## Task inputs

══════════════════════════════

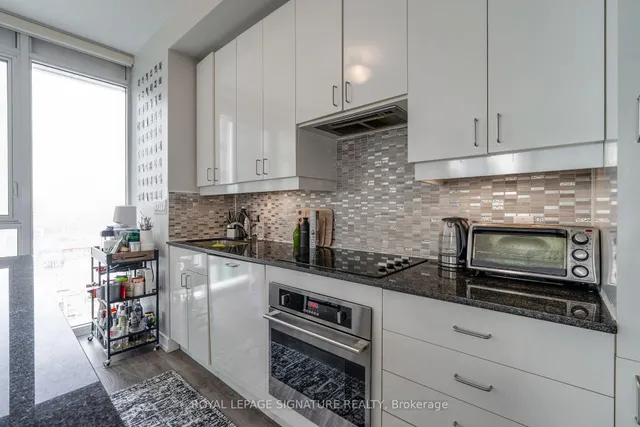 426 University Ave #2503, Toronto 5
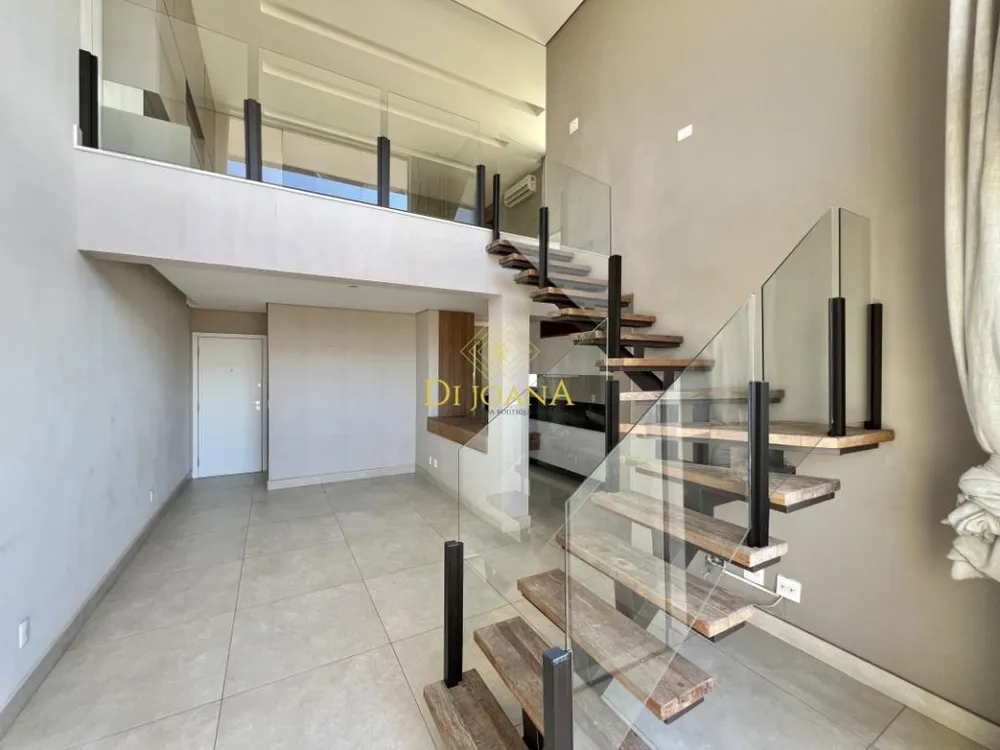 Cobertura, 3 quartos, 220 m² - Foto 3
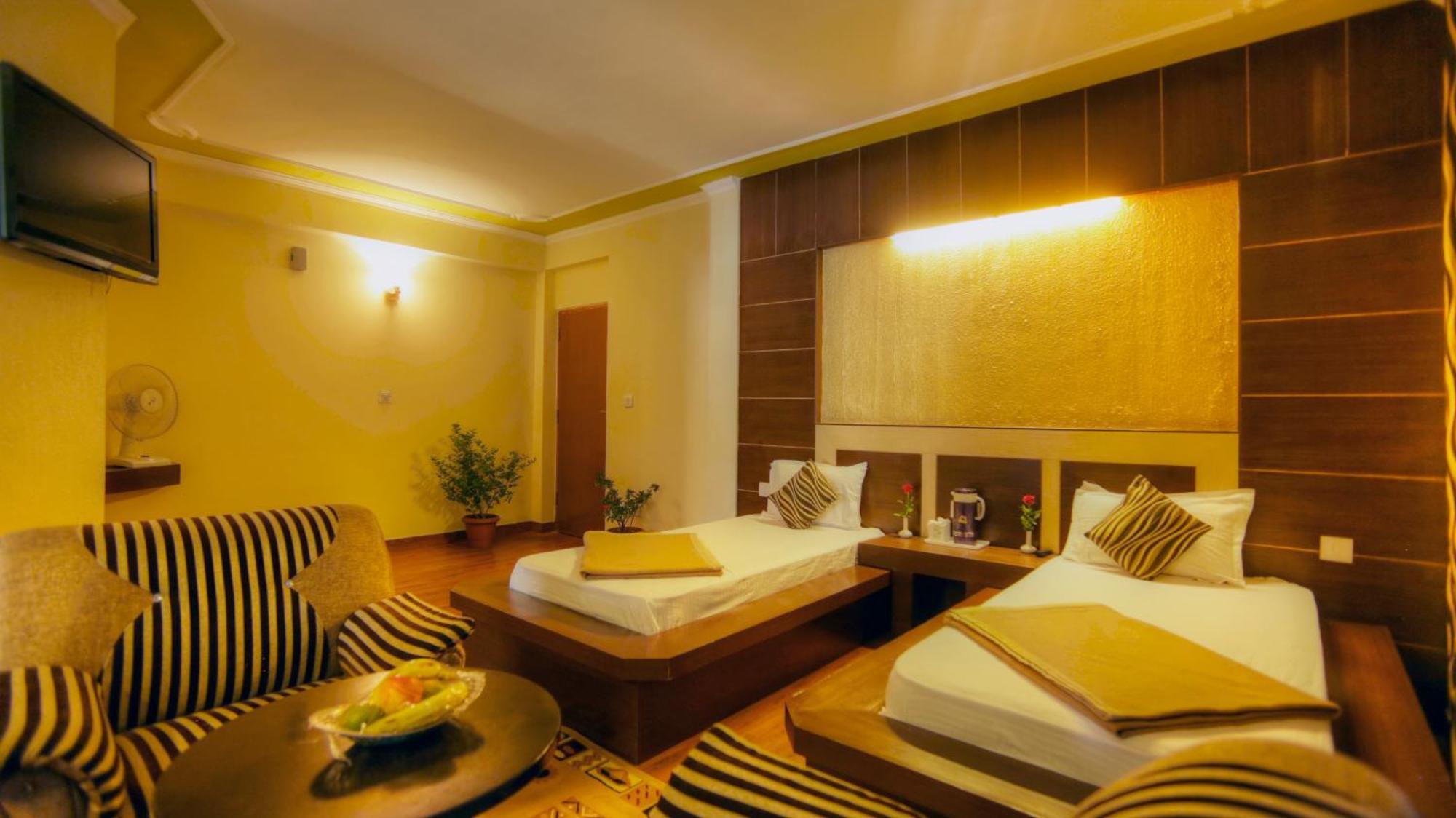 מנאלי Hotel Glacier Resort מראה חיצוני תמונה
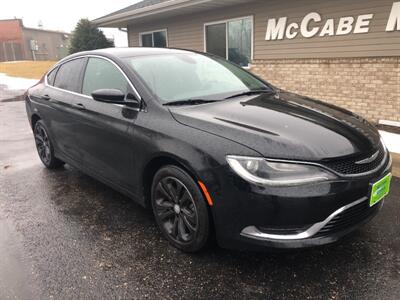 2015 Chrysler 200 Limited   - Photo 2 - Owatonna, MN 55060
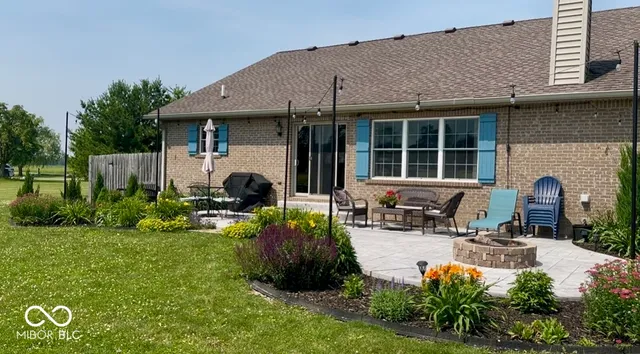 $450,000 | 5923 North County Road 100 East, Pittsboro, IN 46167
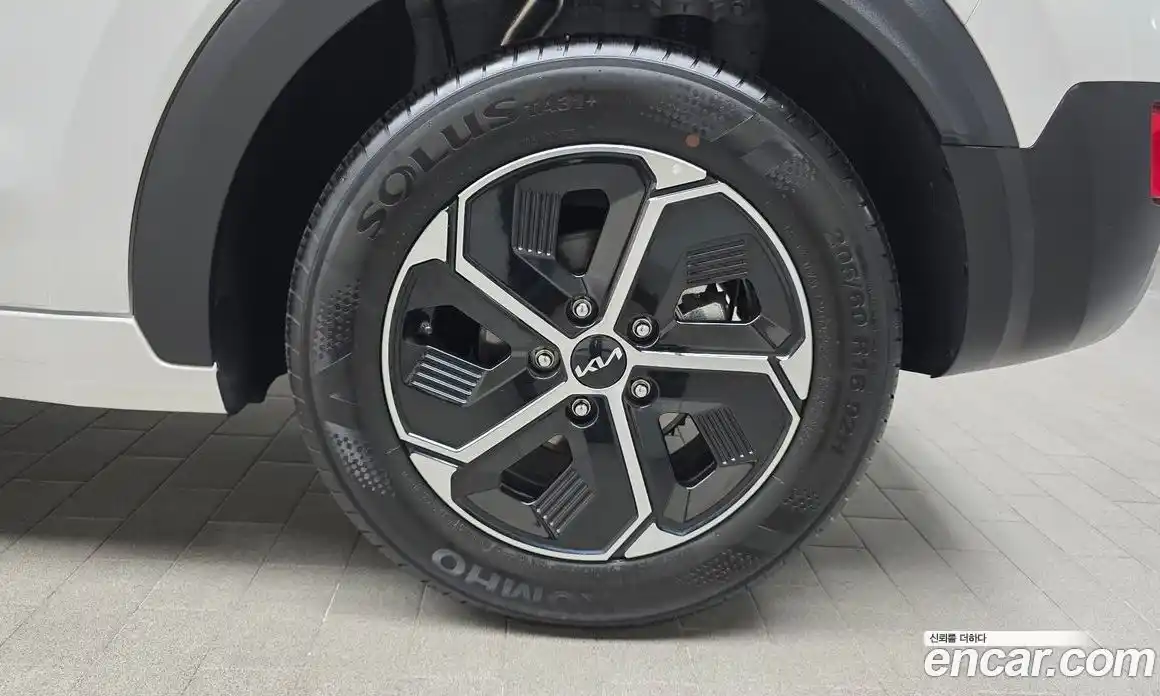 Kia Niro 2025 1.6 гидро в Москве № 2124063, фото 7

══════════════════════════════

## Exercise prompt
Copy each line of the records above word for word, leaving out the pictures.

## Result
 426 University Ave #2503, Toronto 5
 Cobertura, 3 quartos, 220 m² - Foto 3
 מנאלי Hotel Glacier Resort מראה חיצוני תמונה
 2015 Chrysler 200 Limited   - Photo 2 - Owatonna, MN 55060
 $450,000 | 5923 North County Road 100 East, Pittsboro, IN 46167
 Kia Niro 2025 1.6 гидро в Москве № 2124063, фото 7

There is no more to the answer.